==== Data records
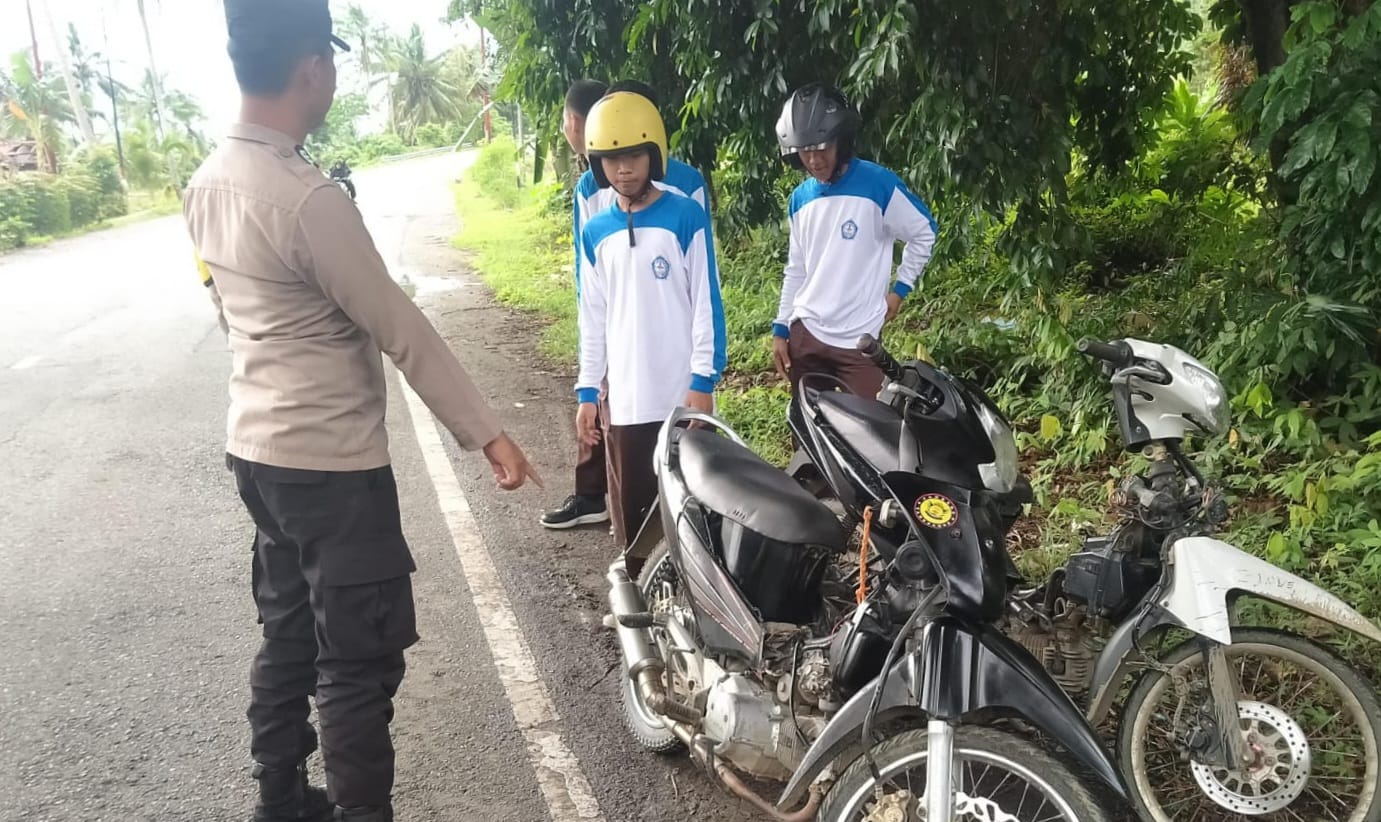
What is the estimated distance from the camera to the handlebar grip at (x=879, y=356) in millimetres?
2201

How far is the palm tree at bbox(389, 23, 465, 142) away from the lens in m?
63.7

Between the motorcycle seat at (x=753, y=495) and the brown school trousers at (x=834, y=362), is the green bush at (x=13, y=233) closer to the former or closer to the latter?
the brown school trousers at (x=834, y=362)

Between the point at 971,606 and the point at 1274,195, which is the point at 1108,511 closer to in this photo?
the point at 1274,195

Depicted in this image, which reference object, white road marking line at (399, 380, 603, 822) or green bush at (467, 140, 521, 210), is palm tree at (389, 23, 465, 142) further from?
white road marking line at (399, 380, 603, 822)

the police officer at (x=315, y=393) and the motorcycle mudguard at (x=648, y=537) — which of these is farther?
the motorcycle mudguard at (x=648, y=537)


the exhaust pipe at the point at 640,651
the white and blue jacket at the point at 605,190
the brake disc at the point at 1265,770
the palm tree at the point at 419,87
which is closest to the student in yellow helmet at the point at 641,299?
the exhaust pipe at the point at 640,651

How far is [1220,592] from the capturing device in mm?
2180

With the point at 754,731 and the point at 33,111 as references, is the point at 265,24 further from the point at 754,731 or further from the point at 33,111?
the point at 33,111

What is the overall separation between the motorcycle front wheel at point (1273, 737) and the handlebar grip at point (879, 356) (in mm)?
923

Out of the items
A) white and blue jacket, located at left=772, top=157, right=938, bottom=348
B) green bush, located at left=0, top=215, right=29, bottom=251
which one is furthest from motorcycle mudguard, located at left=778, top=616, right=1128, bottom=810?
green bush, located at left=0, top=215, right=29, bottom=251

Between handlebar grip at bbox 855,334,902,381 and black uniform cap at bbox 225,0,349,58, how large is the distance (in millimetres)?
1415

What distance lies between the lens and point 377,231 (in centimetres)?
1970

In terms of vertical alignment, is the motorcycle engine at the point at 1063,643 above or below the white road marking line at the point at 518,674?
above

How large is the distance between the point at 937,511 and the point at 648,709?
130 centimetres
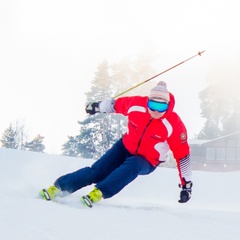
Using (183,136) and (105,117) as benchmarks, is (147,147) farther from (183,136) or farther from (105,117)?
(105,117)

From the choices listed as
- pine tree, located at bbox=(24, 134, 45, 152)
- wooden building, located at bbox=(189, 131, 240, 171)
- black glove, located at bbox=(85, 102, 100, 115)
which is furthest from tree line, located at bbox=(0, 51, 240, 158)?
black glove, located at bbox=(85, 102, 100, 115)

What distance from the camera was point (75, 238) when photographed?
226 centimetres

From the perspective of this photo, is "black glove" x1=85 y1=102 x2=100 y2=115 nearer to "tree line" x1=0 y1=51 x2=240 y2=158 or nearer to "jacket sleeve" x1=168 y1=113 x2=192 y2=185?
"jacket sleeve" x1=168 y1=113 x2=192 y2=185

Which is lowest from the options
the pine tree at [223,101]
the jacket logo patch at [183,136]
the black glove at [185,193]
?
the black glove at [185,193]

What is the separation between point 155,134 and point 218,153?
116ft

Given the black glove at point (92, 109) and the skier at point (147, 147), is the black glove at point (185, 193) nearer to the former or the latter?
the skier at point (147, 147)

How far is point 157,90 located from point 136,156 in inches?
30.4

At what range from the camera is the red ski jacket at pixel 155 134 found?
174 inches

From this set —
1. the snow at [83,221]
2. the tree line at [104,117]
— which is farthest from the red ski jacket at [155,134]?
the tree line at [104,117]

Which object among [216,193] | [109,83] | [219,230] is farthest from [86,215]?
[109,83]

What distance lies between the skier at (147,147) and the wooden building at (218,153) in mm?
34389

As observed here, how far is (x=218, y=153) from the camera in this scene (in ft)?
126

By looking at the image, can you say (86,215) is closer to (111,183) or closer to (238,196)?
(111,183)

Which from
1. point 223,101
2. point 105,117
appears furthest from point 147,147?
point 223,101
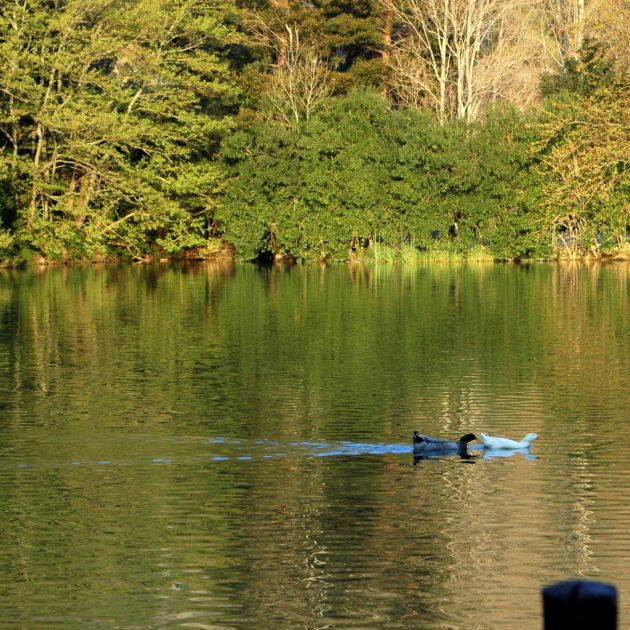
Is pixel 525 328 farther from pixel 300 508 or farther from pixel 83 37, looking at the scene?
pixel 83 37

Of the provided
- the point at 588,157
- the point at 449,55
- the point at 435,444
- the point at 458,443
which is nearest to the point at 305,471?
the point at 435,444

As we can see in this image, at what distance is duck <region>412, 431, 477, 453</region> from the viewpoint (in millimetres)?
14984

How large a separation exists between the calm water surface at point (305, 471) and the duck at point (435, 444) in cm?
28

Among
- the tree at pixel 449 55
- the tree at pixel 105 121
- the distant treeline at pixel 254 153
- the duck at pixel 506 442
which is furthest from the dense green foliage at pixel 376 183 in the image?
the duck at pixel 506 442

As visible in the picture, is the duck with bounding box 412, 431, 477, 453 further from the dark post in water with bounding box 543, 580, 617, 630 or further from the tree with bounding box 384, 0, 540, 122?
the tree with bounding box 384, 0, 540, 122

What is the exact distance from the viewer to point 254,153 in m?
55.0

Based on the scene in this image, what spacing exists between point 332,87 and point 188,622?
51.4 meters

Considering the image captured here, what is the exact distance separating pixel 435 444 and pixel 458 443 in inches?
10.9

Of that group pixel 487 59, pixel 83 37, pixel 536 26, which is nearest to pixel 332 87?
pixel 487 59

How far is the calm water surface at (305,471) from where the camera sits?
385 inches

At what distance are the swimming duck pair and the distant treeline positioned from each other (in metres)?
32.9

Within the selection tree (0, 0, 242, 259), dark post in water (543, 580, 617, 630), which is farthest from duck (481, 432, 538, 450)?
tree (0, 0, 242, 259)

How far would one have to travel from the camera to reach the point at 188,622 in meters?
9.01

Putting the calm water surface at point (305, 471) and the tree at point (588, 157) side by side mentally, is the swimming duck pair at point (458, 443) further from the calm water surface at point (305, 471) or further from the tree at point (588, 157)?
the tree at point (588, 157)
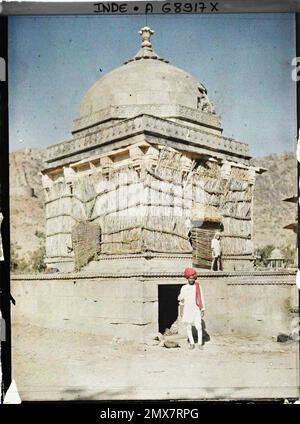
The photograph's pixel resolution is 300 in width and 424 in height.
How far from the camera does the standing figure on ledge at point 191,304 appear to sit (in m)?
6.59

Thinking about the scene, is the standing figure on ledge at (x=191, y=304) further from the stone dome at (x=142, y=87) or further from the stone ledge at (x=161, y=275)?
the stone dome at (x=142, y=87)

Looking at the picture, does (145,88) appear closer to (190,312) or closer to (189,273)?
(189,273)

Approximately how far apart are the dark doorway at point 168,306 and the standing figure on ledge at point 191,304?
0.27 ft

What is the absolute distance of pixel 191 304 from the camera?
660 centimetres

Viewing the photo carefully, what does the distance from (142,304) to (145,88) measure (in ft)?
7.58

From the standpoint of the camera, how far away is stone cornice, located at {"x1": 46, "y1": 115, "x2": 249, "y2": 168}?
6746mm

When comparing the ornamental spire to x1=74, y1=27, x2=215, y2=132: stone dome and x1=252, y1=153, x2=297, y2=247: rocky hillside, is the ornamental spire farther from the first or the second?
x1=252, y1=153, x2=297, y2=247: rocky hillside

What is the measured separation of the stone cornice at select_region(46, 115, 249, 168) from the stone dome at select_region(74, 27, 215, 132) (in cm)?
21

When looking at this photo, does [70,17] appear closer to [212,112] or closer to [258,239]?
[212,112]

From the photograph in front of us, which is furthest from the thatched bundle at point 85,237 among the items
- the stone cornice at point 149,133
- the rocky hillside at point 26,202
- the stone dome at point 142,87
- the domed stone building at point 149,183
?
the stone dome at point 142,87

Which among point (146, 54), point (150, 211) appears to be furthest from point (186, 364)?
point (146, 54)

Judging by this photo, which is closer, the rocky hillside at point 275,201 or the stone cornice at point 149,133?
the rocky hillside at point 275,201

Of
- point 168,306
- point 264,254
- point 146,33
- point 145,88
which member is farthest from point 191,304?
point 146,33
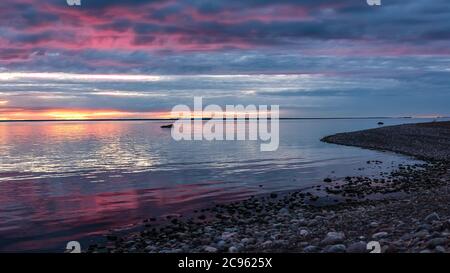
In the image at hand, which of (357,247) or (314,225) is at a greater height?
(357,247)

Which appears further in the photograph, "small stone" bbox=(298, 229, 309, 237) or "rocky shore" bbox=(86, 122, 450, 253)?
"small stone" bbox=(298, 229, 309, 237)

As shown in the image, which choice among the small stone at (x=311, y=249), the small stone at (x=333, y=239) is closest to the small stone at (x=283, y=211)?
the small stone at (x=333, y=239)

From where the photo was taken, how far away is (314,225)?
14086mm

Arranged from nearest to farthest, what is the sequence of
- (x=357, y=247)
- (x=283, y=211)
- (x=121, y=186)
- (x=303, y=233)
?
(x=357, y=247) → (x=303, y=233) → (x=283, y=211) → (x=121, y=186)

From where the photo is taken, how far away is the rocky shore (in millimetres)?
10523

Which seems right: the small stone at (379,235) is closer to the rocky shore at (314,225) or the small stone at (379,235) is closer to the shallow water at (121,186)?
the rocky shore at (314,225)

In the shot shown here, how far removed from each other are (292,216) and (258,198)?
5148 millimetres

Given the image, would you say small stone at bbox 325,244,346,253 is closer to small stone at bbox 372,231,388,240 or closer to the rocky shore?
Answer: the rocky shore

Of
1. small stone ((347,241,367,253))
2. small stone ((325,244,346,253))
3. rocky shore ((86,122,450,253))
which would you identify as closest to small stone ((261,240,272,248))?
rocky shore ((86,122,450,253))

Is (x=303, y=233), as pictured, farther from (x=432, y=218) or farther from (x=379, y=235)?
(x=432, y=218)

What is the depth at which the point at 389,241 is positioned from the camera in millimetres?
9922

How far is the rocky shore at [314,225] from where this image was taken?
10.5 metres

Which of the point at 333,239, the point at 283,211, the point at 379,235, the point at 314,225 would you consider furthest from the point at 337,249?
the point at 283,211
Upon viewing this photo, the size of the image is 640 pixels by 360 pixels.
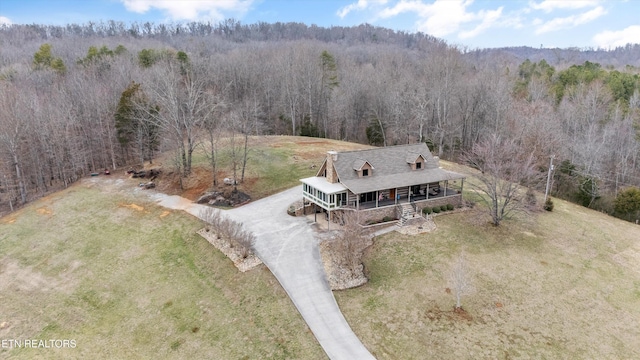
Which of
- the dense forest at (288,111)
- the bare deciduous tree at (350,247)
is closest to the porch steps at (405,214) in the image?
the bare deciduous tree at (350,247)

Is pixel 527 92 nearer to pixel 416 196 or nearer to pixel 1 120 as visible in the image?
pixel 416 196

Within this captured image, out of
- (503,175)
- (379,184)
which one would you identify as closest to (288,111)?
(379,184)

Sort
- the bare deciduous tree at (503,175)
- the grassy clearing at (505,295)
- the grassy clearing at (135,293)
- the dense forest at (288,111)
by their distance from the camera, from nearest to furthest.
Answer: the grassy clearing at (505,295)
the grassy clearing at (135,293)
the bare deciduous tree at (503,175)
the dense forest at (288,111)

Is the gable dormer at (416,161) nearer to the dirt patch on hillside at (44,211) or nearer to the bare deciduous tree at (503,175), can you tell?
the bare deciduous tree at (503,175)

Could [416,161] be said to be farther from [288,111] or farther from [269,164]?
[288,111]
========
- _Required work_:
Please retype, exactly and with the pictures left out, the lines from the line containing "In the shot" through the last line of the records above.

- _Answer in full_:
In the shot shown here, how far removed from each other are (292,216) and (258,198)?
5148 millimetres

Given the image, would you say small stone at bbox 325,244,346,253 is closer to small stone at bbox 372,231,388,240 or closer to the rocky shore?
Answer: the rocky shore

Of
1. small stone ((347,241,367,253))
2. small stone ((325,244,346,253))
3. rocky shore ((86,122,450,253))
which would you identify as closest to small stone ((261,240,272,248))?
rocky shore ((86,122,450,253))

Is (x=303, y=233), as pictured, farther from (x=432, y=218) or farther from (x=379, y=235)?
(x=432, y=218)

What is the depth at which the point at 389,241 is positioned from the camera in millimetres?
9922

How far is the rocky shore at [314,225] from where this image was taken?
10.5 metres

Which of the point at 333,239, the point at 283,211, the point at 379,235, the point at 314,225 would you consider furthest from the point at 337,249?
the point at 283,211
Upon viewing this photo, the size of the image is 640 pixels by 360 pixels.
Which of
- the dense forest at (288,111)
- the bare deciduous tree at (350,247)
is closest to the porch steps at (405,214) in the image?
the bare deciduous tree at (350,247)

Is pixel 527 92 nearer to pixel 416 196 or nearer to pixel 1 120 as visible in the image?
pixel 416 196

Within this captured image, out of
- (503,175)
- (379,184)
which one would you identify as closest to (288,111)?
(379,184)

Sort
- the bare deciduous tree at (503,175)
- the grassy clearing at (505,295)
- the grassy clearing at (135,293)
- the dense forest at (288,111)
by their distance from the camera, from nearest to furthest.
Answer: the grassy clearing at (505,295)
the grassy clearing at (135,293)
the bare deciduous tree at (503,175)
the dense forest at (288,111)

Is the gable dormer at (416,161) nearer to the dirt patch on hillside at (44,211) or nearer to the bare deciduous tree at (503,175), can you tell?
the bare deciduous tree at (503,175)

Could [416,161] be said to be farther from [288,111] or farther from [269,164]?
[288,111]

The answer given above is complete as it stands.